[START Task material]

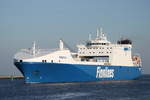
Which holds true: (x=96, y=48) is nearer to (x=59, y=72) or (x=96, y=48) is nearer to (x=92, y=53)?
(x=92, y=53)

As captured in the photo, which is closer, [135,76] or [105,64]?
[105,64]

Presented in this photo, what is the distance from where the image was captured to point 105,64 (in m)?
66.4

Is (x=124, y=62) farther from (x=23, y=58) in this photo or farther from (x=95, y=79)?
(x=23, y=58)

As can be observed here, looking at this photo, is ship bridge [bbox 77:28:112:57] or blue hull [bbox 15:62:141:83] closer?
blue hull [bbox 15:62:141:83]

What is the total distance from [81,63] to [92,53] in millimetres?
8064

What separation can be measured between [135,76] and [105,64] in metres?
12.1

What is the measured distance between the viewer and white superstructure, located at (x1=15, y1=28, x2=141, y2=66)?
58.2 meters

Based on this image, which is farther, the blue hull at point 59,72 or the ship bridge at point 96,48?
the ship bridge at point 96,48

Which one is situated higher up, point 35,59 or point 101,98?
point 35,59

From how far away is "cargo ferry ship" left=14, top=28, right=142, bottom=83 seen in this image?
56.7m

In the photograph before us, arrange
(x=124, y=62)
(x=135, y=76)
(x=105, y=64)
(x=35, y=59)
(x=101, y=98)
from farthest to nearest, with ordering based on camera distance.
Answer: (x=135, y=76)
(x=124, y=62)
(x=105, y=64)
(x=35, y=59)
(x=101, y=98)

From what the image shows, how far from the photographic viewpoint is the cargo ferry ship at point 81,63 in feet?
186

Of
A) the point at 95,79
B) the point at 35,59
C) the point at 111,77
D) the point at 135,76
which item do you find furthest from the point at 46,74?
the point at 135,76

[END Task material]

- Objective: Update the material above by replacing every "cargo ferry ship" with "passenger vessel" and leaving everything else unchanged. Leave the pictures out of your version.

- Full response:
Which holds true: (x=96, y=48) is nearer to (x=59, y=72) or (x=96, y=48) is nearer to (x=92, y=53)?
(x=92, y=53)

As captured in the photo, which is closer, [135,76] or [105,64]?
[105,64]

Presented in this photo, what is the distance from where the image was captured to point 105,64 (in m)?
66.4

Is (x=124, y=62) farther from (x=23, y=58) in this photo or farther from (x=95, y=79)?
(x=23, y=58)

As can be observed here, looking at this photo, is ship bridge [bbox 77:28:112:57] or blue hull [bbox 15:62:141:83] closer?
blue hull [bbox 15:62:141:83]

What is the total distance from [81,63] to [92,53] in millimetres?
8064

What separation can be measured between [135,76] and [105,64] in metres?
12.1

What is the measured distance between the viewer and white superstructure, located at (x1=15, y1=28, x2=141, y2=66)?
58.2 meters

Based on this image, which is farther, the blue hull at point 59,72 or the ship bridge at point 96,48?
the ship bridge at point 96,48

Which one is situated higher up, point 35,59 or point 101,98?
point 35,59

From how far away is "passenger vessel" left=14, top=28, right=142, bottom=83 seen in this image?
56.7m

In the photograph before us, arrange
(x=124, y=62)
(x=135, y=76)
(x=105, y=64)
(x=35, y=59)
(x=101, y=98)
from farthest to nearest, with ordering based on camera distance.
Answer: (x=135, y=76)
(x=124, y=62)
(x=105, y=64)
(x=35, y=59)
(x=101, y=98)

From what the image shows, how far from the photographic viewpoint is the passenger vessel at point 81,63 in feet?
186

Of
A) the point at 95,79
B) the point at 35,59
C) the point at 111,77
D) the point at 135,76
which item do you find furthest from the point at 46,74?
the point at 135,76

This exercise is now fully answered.